= Native Americans in Utah =

Native American Percentage per County in the US

Indigenous peoples have lived in the area now known as the state of Utah for thousands of years. Today they are divided into five main groups: Utes, Goshutes, Paiutes, Shoshone, and Navajo. Each occupies a different region within the state, many of which regions extend across borders into other states. In the 2010 census, there were a total of 32,927 American Indian and Alaska Natives living within the state, which totaled to 1.19% of the total population of Utah.

==Pre-European arrival==
Evidence has shown that people have been drawn to areas in Utah as long as 10,000 years ago, specifically in the Escalante Valley in Southern Utah as well as in the Great Basin, near the Utah/Nevada border. The earliest time in Utah's human history is classified by archaeologists as Paleoachaic, which dates back to 11,000 years ago, with evidences of occupation over 11 feet below the current ground level. There is very little information on these times, except that the peoples depended on wild foods to sustain themselves. Hunters had much success in going after deer, beaver, marmots, and even poultry such as ducks, grouse, and turkeys. Different tools were used to capture prey, and after the kill the leftover meat was dried and preserved. The men primarily did the hunting, while the women searched for plants and processed them. Occasionally they participated in small game hunting.

The practice of farming only started to become popular in the first few centuries A.D. and continued until around A.D.1300. In these farms many things were grown such as corn, beans, and squash, meanwhile the practice of hunting and gathering continued. During this period trade also became very important among the people of the Fremont culture and the Anasazi, who inhabited the region. Although much information about these ancient peoples is gained through archaeology, it is only after the arrival of Europeans in the 1700s that their history is preserved through writing.

Directions>
1 > List the five main groups into which the passage on Native Americans in Utah divides the state's Indigenous peoples today.
2 > According to the passage on Native Americans in Utah, what share of the state's total population did American Indian and Alaska Natives make up in the 2010 census?
3 > Please reproduce the part of the passage on Native Americans in Utah starting with "Indigenous peoples have" and going on through "population of Utah.".

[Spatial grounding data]

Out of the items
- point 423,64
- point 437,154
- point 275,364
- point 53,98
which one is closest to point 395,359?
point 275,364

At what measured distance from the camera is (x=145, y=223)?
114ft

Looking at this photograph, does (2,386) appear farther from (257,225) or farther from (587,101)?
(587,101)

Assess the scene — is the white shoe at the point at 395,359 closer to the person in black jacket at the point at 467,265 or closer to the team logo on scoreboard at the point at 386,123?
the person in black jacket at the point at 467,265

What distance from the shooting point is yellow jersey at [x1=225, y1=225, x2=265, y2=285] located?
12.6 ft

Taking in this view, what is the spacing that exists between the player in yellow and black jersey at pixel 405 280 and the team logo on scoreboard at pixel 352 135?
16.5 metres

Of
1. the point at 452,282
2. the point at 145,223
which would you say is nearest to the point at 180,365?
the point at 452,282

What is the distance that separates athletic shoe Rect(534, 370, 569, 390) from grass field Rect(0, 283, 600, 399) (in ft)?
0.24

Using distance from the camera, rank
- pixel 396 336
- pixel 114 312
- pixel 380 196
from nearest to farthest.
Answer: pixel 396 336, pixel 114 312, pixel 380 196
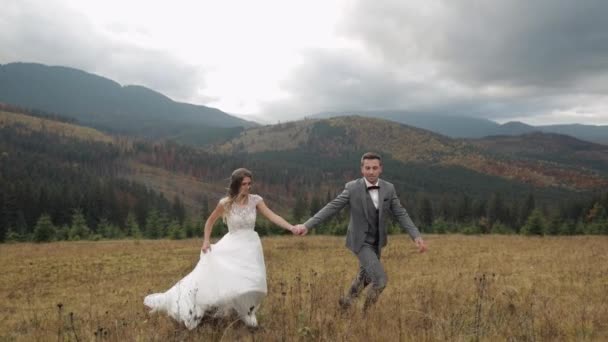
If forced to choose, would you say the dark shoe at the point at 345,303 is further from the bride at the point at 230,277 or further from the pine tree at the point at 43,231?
the pine tree at the point at 43,231

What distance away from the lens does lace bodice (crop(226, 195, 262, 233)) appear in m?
5.95

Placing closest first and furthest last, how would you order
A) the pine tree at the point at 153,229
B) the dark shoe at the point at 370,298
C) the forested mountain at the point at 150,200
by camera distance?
the dark shoe at the point at 370,298
the pine tree at the point at 153,229
the forested mountain at the point at 150,200

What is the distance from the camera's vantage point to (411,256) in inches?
776

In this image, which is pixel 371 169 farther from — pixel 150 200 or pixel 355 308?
pixel 150 200

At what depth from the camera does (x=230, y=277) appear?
5.45 meters

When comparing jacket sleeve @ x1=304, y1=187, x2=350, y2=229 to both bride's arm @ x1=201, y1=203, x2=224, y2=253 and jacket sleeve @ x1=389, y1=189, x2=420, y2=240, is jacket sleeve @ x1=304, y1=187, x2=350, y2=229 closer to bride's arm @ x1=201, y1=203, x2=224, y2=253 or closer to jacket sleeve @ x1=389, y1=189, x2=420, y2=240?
jacket sleeve @ x1=389, y1=189, x2=420, y2=240

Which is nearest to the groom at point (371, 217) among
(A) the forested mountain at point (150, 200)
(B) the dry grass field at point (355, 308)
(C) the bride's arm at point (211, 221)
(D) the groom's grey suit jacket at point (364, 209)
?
(D) the groom's grey suit jacket at point (364, 209)

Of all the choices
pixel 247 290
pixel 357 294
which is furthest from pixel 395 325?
pixel 247 290

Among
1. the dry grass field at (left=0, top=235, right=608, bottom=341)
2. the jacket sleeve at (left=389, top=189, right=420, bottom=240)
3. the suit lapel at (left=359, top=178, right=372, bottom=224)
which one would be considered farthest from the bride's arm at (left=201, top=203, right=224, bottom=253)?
the jacket sleeve at (left=389, top=189, right=420, bottom=240)

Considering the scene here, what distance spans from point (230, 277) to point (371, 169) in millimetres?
2523

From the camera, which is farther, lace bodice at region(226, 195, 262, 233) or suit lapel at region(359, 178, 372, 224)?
lace bodice at region(226, 195, 262, 233)

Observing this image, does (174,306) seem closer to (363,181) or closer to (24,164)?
(363,181)

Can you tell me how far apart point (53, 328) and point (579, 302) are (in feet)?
30.2

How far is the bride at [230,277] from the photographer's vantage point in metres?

Written answers>
1 > Utes, Goshutes, Paiutes, Shoshone, Navajo

2 > 1.19%

3 >
Indigenous peoples have lived in the area now known as the state of Utah for thousands of years. Today they are divided into five main groups: Utes, Goshutes, Paiutes, Shoshone, and Navajo. Each occupies a different region within the state, many of which regions extend across borders into other states. In the 2010 census, there were a total of 32,927 American Indian and Alaska Natives living within the state, which totaled to 1.19% of the total population of Utah.